In Hi Hat Control Part One, we took a very common eighth note rock pattern and moved the hi hat openings around to every possible eighth note placement. Efficient and instructive. This time, the approach is to begin with the idea that the most common place rock and pop drummers put the hi hat open sound is on the “and” of beat four. Since that placement is so common in popular music, it makes sense to gain facility with putting an open sound there. So, with that in mind, we vary the beats, but keep the open sound in that one place for the majority of the twenty exercises included on the worksheet.

By the way, why don’t you open up the worksheet and print it out now by clicking on the following link: Hi Hat Control Part Two

By the end of the worksheet, we start to change things up a bunch, just to keep it interesting.

The Closed Note

Note that the left foot closes the hi hat on the eighth note following the open sound (notice the “x” below the bottom line of the staff), and that note does not include an additional right hand on the hi hat. Your right hand (we’re assuming everyone is righty) does not strike the hi hat at the same time that your foot closes it. This may not be agreed upon in general, but I have played this way for a long time, and I prefer this method because it sounds better to me. This is part of what makes opening and closing the hi hat tricky for beginners. This notation is a bit different from what you may have seen in hi hat exercises, and that is the only reason I point this out. The hi hat open sound is indicated by a circle above the hi hat note, as is common in drum notation.

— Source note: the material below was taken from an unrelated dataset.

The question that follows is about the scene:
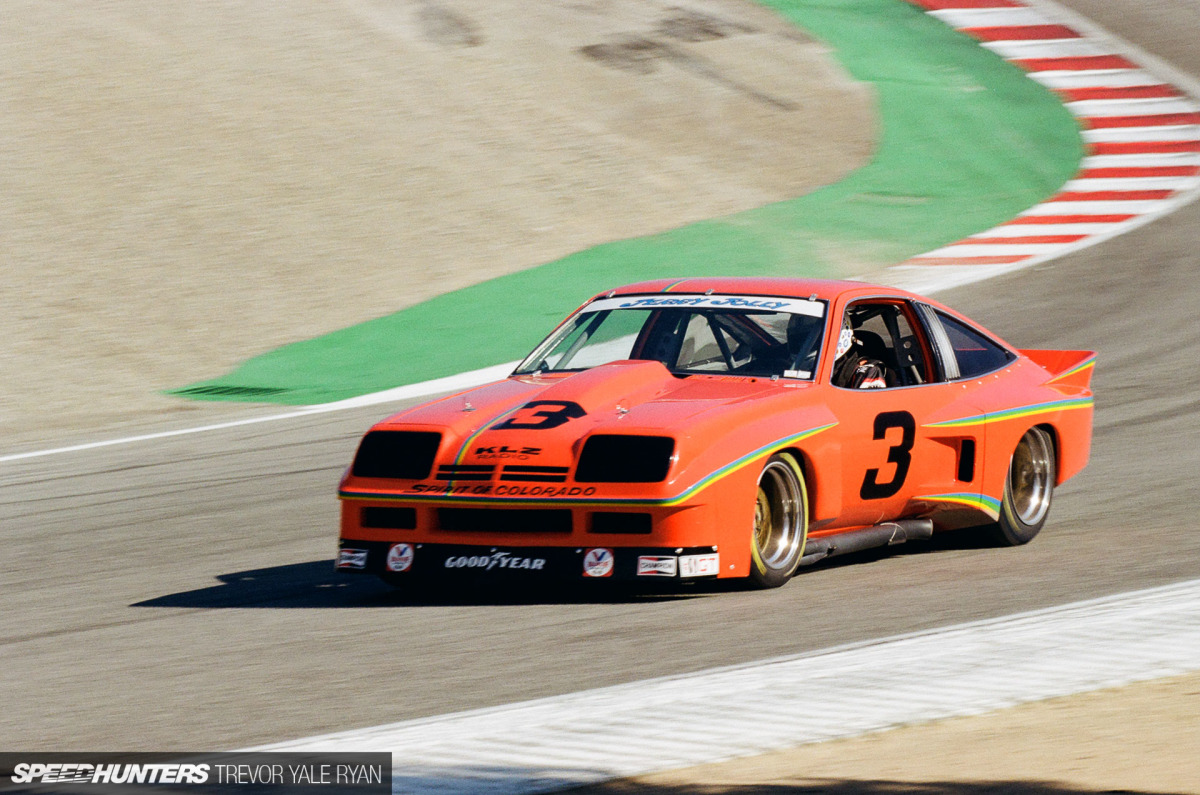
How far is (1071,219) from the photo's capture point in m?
18.7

It’s OK to “lean into it,” BUT…

I also think that the hi hat opening sound will sound better when it is created with a bit of an accent….when you use a bit of force. So, lean into it a little, use the shank of the stick and give it a real stroke. “Dinky” strokes using the bead of the stick will probably not sound as good. Get a good teacher to help you evaluate how you’re doing, because these nuances are difficult to evaluate on your own at first. I find that although I am advocating using some force on the open note, the playing of the hi hat is one of the most mis-understood aspects of rock drumming. Too many beginning drummers play the hi hat way too loud relative to the other voices on the kit.